Encinitas has a gem tucked away in the old Marie Callender’s spot at Manchester and Encinitas Boulevards. Three of us found the service, food and the clubby atmosphere at Bentley’s Steak & Chop House top notch. How so? Specials were recited with the price; server didn’t reveal her name; generous portion of Colorado rack of lamb perfectly cooked medium rare ($29). With drinks our three mains and two starters totaled $160 plus tip. There’s a large patio for lunch or dinner and if I lived closer, I’d be a regular.
Love the blog! Curious though – why does a server not revealing her name lead to a finding of “top notch”? I must not be familiar with this bit of restaurant server etiquette (no sarcasm here). Personally, I like knowing people’s names because it means acknowledging them as fellow beings and not just “food-getters.”

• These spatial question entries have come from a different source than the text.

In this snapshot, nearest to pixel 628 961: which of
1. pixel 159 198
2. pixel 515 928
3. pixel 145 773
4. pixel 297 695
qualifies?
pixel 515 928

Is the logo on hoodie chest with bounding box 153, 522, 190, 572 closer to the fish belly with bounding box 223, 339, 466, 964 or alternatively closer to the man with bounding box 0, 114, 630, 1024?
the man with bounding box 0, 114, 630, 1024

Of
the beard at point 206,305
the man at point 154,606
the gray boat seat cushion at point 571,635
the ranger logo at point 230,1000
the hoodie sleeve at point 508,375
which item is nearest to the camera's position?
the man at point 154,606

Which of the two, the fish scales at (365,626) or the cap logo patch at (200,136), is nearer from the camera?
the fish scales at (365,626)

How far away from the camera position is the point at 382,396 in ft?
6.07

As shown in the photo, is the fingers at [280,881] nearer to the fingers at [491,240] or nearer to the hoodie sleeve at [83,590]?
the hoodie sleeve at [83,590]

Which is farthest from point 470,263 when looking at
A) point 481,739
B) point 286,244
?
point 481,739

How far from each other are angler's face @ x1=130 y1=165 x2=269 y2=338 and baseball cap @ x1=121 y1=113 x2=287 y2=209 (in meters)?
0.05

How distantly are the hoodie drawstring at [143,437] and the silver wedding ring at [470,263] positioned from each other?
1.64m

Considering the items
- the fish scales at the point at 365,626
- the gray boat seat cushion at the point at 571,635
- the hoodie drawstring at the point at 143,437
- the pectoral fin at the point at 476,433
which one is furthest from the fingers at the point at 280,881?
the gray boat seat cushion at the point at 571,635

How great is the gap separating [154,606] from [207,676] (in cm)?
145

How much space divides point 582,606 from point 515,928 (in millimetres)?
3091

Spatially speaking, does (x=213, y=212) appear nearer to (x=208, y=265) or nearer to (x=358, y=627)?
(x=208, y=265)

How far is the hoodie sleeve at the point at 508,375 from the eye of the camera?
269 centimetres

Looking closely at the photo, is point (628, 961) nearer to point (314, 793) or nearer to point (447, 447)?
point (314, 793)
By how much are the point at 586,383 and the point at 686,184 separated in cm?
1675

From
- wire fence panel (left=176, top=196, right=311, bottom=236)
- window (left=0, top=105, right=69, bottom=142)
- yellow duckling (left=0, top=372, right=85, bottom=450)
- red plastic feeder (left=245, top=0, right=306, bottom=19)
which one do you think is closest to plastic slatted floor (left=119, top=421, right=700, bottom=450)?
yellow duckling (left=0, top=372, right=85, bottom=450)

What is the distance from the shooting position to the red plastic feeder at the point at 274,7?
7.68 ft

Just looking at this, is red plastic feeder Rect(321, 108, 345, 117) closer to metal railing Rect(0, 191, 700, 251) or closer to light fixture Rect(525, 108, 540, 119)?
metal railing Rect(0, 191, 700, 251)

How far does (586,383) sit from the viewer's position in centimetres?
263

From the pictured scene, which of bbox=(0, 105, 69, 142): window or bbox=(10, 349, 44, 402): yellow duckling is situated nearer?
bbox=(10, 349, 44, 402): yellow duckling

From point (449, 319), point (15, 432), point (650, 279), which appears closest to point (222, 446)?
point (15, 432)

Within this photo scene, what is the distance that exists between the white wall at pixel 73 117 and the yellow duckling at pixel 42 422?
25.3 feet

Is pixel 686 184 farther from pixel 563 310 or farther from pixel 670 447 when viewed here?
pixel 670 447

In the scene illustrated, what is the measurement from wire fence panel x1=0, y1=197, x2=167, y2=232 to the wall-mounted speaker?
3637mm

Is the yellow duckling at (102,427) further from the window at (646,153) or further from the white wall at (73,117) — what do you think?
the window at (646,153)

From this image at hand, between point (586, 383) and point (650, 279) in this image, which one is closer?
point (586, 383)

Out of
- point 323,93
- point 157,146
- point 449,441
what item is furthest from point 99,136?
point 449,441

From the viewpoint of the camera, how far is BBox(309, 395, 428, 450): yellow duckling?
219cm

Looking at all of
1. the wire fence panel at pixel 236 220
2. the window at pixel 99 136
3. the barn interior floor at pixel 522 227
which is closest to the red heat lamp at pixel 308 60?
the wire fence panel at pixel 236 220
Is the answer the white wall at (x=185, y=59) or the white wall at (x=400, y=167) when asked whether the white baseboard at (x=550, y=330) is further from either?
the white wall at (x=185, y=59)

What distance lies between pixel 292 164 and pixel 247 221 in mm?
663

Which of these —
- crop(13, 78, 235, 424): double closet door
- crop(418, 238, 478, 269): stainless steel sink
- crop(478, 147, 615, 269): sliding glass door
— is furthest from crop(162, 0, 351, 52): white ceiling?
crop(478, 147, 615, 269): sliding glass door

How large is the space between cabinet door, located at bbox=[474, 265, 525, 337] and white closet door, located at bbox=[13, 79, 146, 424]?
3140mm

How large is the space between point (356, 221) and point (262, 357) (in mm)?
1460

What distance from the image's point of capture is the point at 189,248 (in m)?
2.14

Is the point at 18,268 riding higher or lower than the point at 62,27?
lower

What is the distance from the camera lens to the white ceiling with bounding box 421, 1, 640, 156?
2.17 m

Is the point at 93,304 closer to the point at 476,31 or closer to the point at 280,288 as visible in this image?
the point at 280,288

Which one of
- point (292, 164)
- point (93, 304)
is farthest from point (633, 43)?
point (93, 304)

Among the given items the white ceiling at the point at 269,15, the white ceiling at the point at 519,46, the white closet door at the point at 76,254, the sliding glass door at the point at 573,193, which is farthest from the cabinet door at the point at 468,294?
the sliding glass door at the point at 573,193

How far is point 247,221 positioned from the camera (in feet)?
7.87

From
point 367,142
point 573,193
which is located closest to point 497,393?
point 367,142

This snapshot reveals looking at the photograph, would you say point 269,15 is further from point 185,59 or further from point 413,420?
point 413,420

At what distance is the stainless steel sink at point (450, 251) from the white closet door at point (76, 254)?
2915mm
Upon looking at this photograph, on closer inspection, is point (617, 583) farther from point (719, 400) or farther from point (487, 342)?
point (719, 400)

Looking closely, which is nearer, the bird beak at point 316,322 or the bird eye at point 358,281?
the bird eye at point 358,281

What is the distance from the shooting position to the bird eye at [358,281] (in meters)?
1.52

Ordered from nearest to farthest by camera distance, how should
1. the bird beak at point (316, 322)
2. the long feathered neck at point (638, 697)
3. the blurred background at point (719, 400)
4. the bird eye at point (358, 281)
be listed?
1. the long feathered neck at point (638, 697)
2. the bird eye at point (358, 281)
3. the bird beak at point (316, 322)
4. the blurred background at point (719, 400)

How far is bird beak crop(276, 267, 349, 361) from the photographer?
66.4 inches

Great question. Here’s how I see it when it comes to good service, especially when I dine at a nice place: I expect unobtrusive, friendly and knowledgeable servers. The “Hi my name is…” from someone I’ve never met sounds the server is ready to join our party and become our new best friend. Not. I do understand wanting to acknowledge the person, and I would do so at the end of a meal–with a good tip and then ask for the name. Remember, we are the guests in a restaurant, we’re paying for good food and service to match and certainly if you are a regular, first names might be appropriate. I was recently in Paris where no matter what the restaurant, servers never introduce themselves to a table.
I heartedly agree about expecting an unobtrusive, friendly (but not too friendly) and knowledgeable server in a nice restaurant. Thanks for the explanation!